After milling around the training hall for a few hours, far longer than i anticipated, I realized it was almost time for the 69 mens A session, which would likely have some big weights being thrown around. I started moving toward the door when I noticed a small planet in orbit through the training hall.
He was kind enough to stop for a picture with me, although the girl who took it had apparently never used a digital camera before, so I spent an increasingly uncomfortable 20 or so seconds holding the side of beef that Rezazadeh calls a hand. It was massive and radiated heat, like holding onto roast you’ve just pulled from the oven. When I saw David Rigert just a few seconds later and posed with him, I wisely decided to avoid shaking his hand.
Minutes later, however, emotion got the best of me when I saw a tiny man with a giant head walking quickly toward the venue. Holy shit, I though, that’s Halil Mutlu. I surged forward and ran to him like a teenage girl at a Justin Beiber concert, eyes wild and thrusting my hand forward. It is to Mutlu’s credit that his massive smile hardly faltered as I charged toward him like a gorilla on cocaine and vigorously pumped his fist while telling him how great I thought he was, not remembering or caring that he probably couldn’t understand a word I said.
Whatever. I’m sure he’s used to it. And if not he will be by the time this week is over, unless he figures out how to get security to stop me.
The 69 A session was outstanding, with a number of surprises. Dabaya, from whom I expected a solid performance, totally shit the bed, going 6 for 6 (a “TNJ” performance) with weights well below his personal bests. Things seemed amiss from his very first attempt in the snatch; I could have missed 143 with better conviction.

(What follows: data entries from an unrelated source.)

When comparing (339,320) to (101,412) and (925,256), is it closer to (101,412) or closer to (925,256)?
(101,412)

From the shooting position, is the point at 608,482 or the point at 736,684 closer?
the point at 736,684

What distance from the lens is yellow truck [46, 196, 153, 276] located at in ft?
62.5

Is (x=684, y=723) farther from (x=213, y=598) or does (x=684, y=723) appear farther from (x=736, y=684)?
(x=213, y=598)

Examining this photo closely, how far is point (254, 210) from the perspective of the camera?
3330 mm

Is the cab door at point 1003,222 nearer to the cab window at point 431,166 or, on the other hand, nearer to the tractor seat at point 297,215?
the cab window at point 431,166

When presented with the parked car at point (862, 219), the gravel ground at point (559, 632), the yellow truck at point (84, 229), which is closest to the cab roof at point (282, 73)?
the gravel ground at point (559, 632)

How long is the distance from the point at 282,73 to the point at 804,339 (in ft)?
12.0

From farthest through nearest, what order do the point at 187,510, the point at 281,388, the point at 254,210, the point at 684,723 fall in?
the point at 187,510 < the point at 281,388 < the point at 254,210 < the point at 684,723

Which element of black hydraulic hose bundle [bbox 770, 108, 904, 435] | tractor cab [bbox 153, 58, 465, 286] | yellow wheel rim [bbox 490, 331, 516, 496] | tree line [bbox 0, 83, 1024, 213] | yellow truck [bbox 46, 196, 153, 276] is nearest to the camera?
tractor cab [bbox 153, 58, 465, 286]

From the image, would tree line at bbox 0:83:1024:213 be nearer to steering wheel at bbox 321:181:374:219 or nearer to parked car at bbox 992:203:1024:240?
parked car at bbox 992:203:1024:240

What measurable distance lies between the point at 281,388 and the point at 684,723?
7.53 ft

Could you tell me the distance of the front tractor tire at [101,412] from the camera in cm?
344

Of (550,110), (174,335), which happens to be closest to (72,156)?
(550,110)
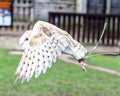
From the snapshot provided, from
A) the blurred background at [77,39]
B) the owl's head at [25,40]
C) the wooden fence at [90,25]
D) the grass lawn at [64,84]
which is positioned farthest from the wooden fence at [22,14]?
the owl's head at [25,40]

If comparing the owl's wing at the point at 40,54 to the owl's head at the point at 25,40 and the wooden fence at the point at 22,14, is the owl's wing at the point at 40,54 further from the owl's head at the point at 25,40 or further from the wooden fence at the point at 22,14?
the wooden fence at the point at 22,14

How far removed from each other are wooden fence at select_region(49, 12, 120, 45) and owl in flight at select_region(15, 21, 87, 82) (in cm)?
1184

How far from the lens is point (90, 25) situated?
1460cm

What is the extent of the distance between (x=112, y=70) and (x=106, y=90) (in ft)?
7.30

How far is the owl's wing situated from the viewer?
2580 mm

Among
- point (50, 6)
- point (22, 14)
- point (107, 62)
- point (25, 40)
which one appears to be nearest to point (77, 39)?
point (107, 62)

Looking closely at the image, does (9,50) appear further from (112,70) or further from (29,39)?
(29,39)

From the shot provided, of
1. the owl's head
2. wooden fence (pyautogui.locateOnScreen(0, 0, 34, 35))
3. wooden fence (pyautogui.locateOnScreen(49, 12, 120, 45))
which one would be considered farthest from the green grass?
the owl's head

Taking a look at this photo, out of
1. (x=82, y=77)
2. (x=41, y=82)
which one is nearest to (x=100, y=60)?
(x=82, y=77)

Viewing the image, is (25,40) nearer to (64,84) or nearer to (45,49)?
(45,49)

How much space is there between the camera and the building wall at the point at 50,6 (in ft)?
67.5

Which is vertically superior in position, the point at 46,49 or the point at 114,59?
the point at 46,49

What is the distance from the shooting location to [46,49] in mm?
2697

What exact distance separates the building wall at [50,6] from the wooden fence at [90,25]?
208 inches
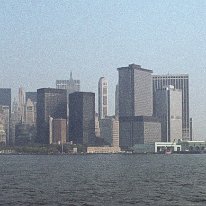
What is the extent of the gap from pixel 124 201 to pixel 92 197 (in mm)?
6216

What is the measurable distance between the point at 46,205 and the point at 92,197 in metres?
9.95

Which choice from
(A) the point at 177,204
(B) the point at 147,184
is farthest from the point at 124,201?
(B) the point at 147,184

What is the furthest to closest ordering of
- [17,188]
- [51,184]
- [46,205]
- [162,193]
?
[51,184] → [17,188] → [162,193] → [46,205]

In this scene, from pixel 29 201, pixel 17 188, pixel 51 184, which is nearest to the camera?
pixel 29 201

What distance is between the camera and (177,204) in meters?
66.4

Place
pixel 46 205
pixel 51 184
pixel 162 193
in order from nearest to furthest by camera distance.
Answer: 1. pixel 46 205
2. pixel 162 193
3. pixel 51 184

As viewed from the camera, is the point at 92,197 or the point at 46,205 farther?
the point at 92,197

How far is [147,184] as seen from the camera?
94.8 m

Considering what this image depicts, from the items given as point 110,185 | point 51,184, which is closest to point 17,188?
point 51,184

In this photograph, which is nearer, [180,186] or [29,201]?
[29,201]

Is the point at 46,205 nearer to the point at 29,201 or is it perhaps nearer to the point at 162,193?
the point at 29,201

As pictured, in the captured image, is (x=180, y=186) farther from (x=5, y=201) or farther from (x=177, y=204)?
(x=5, y=201)

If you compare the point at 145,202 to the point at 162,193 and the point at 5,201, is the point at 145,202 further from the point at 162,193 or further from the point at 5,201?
the point at 5,201

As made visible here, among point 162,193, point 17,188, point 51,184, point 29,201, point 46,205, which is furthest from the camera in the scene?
point 51,184
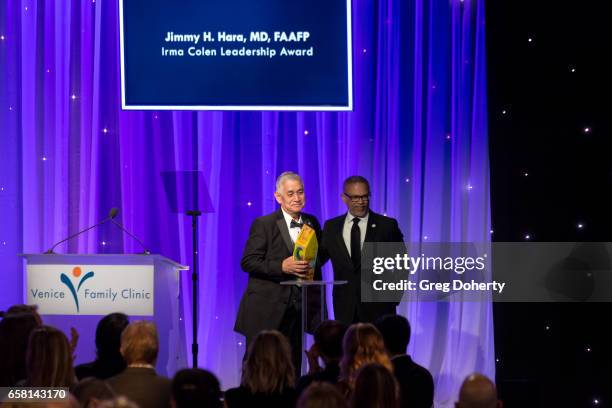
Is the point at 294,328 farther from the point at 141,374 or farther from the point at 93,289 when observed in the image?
the point at 141,374

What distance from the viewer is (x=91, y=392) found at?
2.73 metres

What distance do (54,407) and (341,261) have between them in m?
3.33

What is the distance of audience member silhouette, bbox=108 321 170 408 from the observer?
3184 millimetres

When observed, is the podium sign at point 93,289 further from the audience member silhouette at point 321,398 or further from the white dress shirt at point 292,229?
the audience member silhouette at point 321,398

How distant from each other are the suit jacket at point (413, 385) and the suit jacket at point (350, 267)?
163cm

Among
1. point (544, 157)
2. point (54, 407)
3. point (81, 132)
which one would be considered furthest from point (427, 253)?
point (54, 407)

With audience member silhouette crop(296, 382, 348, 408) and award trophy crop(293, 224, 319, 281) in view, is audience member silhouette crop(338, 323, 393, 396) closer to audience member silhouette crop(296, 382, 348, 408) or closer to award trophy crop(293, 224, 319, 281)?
audience member silhouette crop(296, 382, 348, 408)

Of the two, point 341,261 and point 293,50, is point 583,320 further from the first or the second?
point 293,50

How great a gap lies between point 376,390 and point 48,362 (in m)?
1.18

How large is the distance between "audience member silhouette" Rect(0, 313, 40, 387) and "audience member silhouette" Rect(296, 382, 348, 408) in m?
1.45

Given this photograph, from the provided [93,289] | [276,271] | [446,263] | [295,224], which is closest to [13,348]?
[93,289]

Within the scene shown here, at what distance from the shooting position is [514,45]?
6.50 meters

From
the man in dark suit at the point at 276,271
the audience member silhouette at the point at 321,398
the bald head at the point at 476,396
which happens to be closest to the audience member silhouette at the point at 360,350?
the bald head at the point at 476,396

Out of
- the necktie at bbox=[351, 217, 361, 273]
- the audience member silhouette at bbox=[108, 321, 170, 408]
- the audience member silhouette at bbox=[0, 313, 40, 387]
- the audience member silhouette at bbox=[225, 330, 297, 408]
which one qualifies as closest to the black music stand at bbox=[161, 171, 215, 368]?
the necktie at bbox=[351, 217, 361, 273]
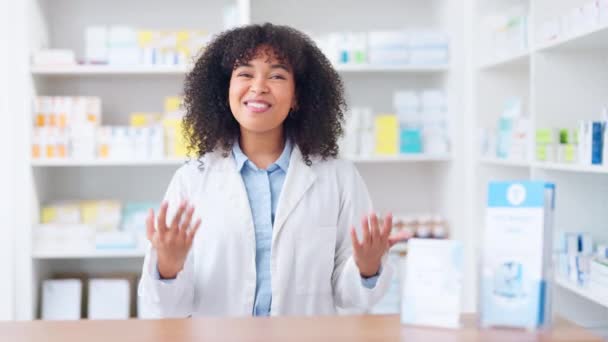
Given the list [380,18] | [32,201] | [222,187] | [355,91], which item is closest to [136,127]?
[32,201]

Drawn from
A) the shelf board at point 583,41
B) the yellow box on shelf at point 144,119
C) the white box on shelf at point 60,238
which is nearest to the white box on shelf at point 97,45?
the yellow box on shelf at point 144,119

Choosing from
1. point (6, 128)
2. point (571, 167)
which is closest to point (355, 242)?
point (571, 167)

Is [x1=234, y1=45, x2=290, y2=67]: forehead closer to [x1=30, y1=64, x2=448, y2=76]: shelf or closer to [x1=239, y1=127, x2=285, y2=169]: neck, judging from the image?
[x1=239, y1=127, x2=285, y2=169]: neck

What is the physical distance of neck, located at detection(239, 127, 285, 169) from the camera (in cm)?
222

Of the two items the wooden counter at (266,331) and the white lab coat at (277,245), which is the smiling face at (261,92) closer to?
the white lab coat at (277,245)

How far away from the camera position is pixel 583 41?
9.28ft

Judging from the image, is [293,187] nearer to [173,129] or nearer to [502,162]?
[502,162]

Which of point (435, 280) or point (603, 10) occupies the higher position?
point (603, 10)

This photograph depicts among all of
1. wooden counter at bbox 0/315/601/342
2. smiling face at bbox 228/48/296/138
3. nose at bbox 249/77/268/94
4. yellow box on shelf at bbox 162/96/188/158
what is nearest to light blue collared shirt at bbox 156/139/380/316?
smiling face at bbox 228/48/296/138

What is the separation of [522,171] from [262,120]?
2.14 meters

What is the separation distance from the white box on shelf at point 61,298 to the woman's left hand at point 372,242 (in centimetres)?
257

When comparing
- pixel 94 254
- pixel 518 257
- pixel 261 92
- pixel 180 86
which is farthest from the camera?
pixel 180 86

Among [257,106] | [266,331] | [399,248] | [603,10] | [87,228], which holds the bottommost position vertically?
[399,248]

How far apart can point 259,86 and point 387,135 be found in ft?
6.86
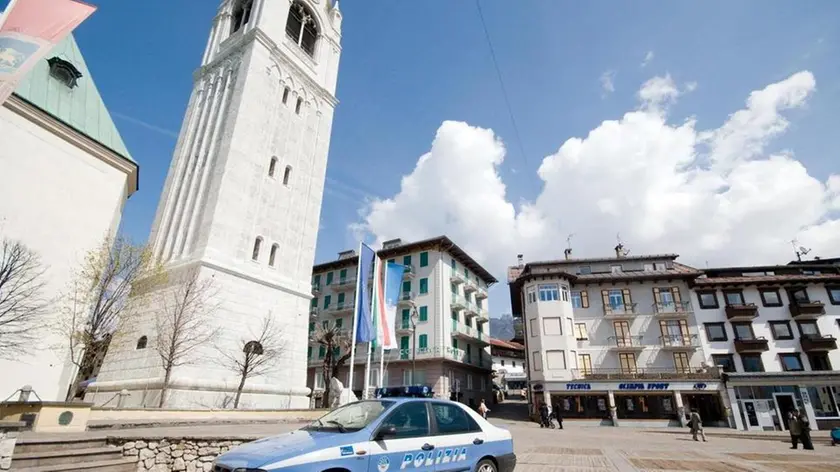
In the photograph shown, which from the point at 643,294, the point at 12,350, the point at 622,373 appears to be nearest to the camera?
the point at 12,350

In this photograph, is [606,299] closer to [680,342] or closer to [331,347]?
[680,342]

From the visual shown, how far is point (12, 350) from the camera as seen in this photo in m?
15.6

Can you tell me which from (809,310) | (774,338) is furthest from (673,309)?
(809,310)

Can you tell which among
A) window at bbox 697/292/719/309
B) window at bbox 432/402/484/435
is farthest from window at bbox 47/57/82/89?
window at bbox 697/292/719/309

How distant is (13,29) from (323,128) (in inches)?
916

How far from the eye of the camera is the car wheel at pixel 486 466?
19.6 ft

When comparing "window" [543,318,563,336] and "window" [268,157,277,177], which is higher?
"window" [268,157,277,177]

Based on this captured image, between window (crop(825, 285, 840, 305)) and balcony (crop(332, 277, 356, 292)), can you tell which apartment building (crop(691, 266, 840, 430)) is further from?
balcony (crop(332, 277, 356, 292))

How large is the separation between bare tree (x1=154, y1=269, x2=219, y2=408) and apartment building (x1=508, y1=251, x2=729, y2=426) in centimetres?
2621

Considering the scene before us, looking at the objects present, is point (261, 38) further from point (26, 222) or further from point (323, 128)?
point (26, 222)

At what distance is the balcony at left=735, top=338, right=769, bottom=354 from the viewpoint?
104 feet

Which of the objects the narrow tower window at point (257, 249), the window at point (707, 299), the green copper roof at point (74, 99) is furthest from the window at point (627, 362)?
the green copper roof at point (74, 99)

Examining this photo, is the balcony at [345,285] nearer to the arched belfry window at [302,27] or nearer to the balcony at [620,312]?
the arched belfry window at [302,27]

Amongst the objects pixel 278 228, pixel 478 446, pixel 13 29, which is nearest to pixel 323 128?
pixel 278 228
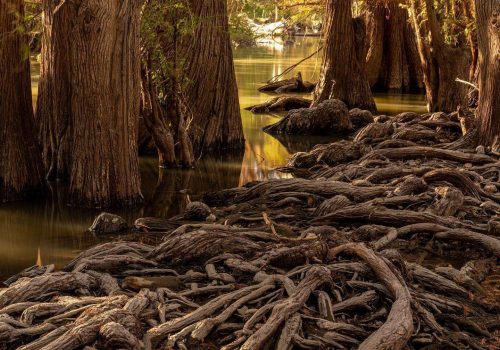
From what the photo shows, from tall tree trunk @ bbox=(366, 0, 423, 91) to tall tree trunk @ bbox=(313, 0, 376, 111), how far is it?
6270mm

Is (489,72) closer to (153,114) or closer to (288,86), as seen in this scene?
(153,114)

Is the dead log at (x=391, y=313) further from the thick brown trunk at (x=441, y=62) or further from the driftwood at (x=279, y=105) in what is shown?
the driftwood at (x=279, y=105)

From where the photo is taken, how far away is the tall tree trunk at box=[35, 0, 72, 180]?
1206cm

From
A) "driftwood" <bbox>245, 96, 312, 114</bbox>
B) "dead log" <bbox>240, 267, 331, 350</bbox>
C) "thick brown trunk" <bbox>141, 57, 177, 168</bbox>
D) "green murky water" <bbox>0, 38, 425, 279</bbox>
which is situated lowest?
"green murky water" <bbox>0, 38, 425, 279</bbox>

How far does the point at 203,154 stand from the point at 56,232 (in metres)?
5.28

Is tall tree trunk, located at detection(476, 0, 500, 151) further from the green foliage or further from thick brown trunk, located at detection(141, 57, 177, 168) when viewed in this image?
thick brown trunk, located at detection(141, 57, 177, 168)

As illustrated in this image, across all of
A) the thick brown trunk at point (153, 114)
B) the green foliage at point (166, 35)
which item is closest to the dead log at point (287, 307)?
the thick brown trunk at point (153, 114)

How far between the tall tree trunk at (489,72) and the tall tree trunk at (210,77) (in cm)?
438

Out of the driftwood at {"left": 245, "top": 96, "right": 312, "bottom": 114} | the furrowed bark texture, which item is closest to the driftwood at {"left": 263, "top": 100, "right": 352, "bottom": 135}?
the driftwood at {"left": 245, "top": 96, "right": 312, "bottom": 114}

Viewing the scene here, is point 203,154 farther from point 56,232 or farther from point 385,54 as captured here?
point 385,54

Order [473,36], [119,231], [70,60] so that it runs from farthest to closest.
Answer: [473,36] → [70,60] → [119,231]

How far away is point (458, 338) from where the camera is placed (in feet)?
20.1

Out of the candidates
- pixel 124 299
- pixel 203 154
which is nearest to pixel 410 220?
pixel 124 299

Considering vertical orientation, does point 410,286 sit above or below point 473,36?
below
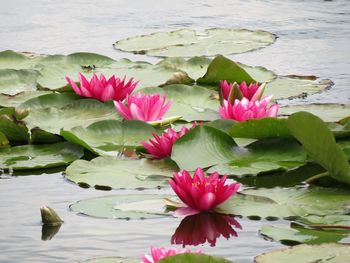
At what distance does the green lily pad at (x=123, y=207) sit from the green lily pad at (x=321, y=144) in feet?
1.44

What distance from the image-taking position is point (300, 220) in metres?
2.51

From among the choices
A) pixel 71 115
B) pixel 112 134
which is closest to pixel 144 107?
pixel 112 134

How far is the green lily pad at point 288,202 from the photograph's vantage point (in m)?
2.55

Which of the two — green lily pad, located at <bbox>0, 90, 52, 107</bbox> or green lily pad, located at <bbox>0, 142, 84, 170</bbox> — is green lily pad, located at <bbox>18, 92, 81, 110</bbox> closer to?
green lily pad, located at <bbox>0, 90, 52, 107</bbox>

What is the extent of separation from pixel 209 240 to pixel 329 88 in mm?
1776

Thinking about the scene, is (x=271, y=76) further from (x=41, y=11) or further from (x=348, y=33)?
(x=41, y=11)

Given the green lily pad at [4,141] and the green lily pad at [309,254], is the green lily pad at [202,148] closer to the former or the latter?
the green lily pad at [4,141]

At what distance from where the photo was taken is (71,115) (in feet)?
11.6

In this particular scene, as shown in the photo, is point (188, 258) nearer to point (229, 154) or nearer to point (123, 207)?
point (123, 207)

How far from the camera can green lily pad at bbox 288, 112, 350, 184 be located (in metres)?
2.71

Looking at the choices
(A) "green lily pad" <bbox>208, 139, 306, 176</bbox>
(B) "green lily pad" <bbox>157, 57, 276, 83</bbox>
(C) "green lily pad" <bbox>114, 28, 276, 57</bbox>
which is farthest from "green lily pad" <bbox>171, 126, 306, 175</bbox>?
(C) "green lily pad" <bbox>114, 28, 276, 57</bbox>

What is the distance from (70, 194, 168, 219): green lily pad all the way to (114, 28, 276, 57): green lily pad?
80.7 inches

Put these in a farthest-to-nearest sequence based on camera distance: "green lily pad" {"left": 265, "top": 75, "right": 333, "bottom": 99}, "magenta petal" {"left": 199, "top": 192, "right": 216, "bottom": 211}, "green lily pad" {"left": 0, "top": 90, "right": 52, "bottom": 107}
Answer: "green lily pad" {"left": 265, "top": 75, "right": 333, "bottom": 99}
"green lily pad" {"left": 0, "top": 90, "right": 52, "bottom": 107}
"magenta petal" {"left": 199, "top": 192, "right": 216, "bottom": 211}

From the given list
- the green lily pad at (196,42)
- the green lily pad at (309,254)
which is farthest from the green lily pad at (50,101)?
the green lily pad at (309,254)
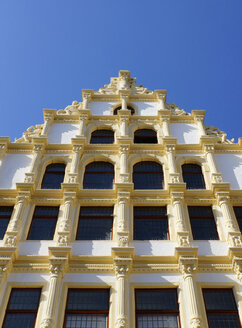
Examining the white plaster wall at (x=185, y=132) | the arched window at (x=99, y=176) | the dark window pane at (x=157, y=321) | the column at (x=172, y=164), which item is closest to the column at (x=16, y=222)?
the arched window at (x=99, y=176)

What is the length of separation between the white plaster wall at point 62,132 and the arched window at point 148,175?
4280 millimetres

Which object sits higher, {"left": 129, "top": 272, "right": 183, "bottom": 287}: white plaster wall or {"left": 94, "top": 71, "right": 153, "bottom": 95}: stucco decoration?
{"left": 94, "top": 71, "right": 153, "bottom": 95}: stucco decoration

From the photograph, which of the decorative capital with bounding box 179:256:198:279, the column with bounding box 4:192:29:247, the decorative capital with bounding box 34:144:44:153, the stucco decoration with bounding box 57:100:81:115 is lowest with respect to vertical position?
the decorative capital with bounding box 179:256:198:279

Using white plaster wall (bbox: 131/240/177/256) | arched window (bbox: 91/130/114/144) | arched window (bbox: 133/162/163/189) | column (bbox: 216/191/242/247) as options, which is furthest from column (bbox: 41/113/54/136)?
column (bbox: 216/191/242/247)

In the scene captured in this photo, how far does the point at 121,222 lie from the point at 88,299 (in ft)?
11.4

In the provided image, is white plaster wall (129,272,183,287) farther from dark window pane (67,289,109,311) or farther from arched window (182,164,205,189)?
arched window (182,164,205,189)

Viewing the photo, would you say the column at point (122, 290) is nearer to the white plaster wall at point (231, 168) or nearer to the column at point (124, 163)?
the column at point (124, 163)

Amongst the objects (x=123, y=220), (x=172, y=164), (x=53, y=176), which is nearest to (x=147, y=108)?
(x=172, y=164)

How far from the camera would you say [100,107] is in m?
25.5

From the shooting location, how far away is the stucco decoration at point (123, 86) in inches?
1066

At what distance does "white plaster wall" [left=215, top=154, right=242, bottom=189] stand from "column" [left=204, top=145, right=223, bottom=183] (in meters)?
0.44

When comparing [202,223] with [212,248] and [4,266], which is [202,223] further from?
[4,266]

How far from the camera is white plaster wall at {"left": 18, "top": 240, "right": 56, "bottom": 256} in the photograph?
1558cm

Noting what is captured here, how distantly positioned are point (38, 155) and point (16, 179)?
1827 mm
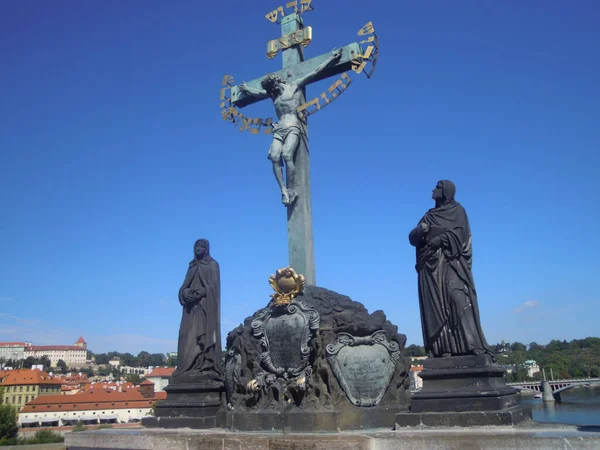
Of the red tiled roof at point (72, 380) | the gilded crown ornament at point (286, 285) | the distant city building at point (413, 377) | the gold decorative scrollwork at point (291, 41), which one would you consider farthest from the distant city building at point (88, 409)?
the gilded crown ornament at point (286, 285)

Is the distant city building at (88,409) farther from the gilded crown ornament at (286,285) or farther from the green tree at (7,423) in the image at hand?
the gilded crown ornament at (286,285)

But the top lifters, a Turk, a Chinaman, and a Romanian, did not disappoint. The Romanian kid, Ninel Miculescu, might have served as the model for the screaming gorilla tattooed on the 85 Frenchman’s back. Maybe he just gets excited easily, but my guess is he better hope WADA is pouring his A and B samples down the drain. And WADA better hope they have a strong drain.
The kid is strong and fast, but about as unrefined as amateur internet porn. His 157 and 180 were enough to get him silver overall, though.
The Turk, Mete Binay, was far more of a technician, especially in the snatch. He and the Chinaman battled it out for gold in that lift, and each took a shot (and missed) at a world record 166. Both were close misses, but Liao’s, which he threw behind, was more convincing.
In the jerk portion there was no competition. It was everybody else, and then it was Hui Liao. He waited until the entire field had gone, probably napping, before coming out with an easy opener of 184 or something, just to win. Having done that easily, he moved on to the world record for his second attempt. 198 fucking kilos, and he did it with ease. He passed on his third, but there was more in him. In both snatch and clean and jerk this guy looked to be doing about 5 kilos less than his max.
The division of the clean and jerk into two essential phases–the Chinese lifter, and then everyone else–is a fitting representation of the bigger picture. These guys are in a league of their own.
Unfortunately by this point my camera was totally dead.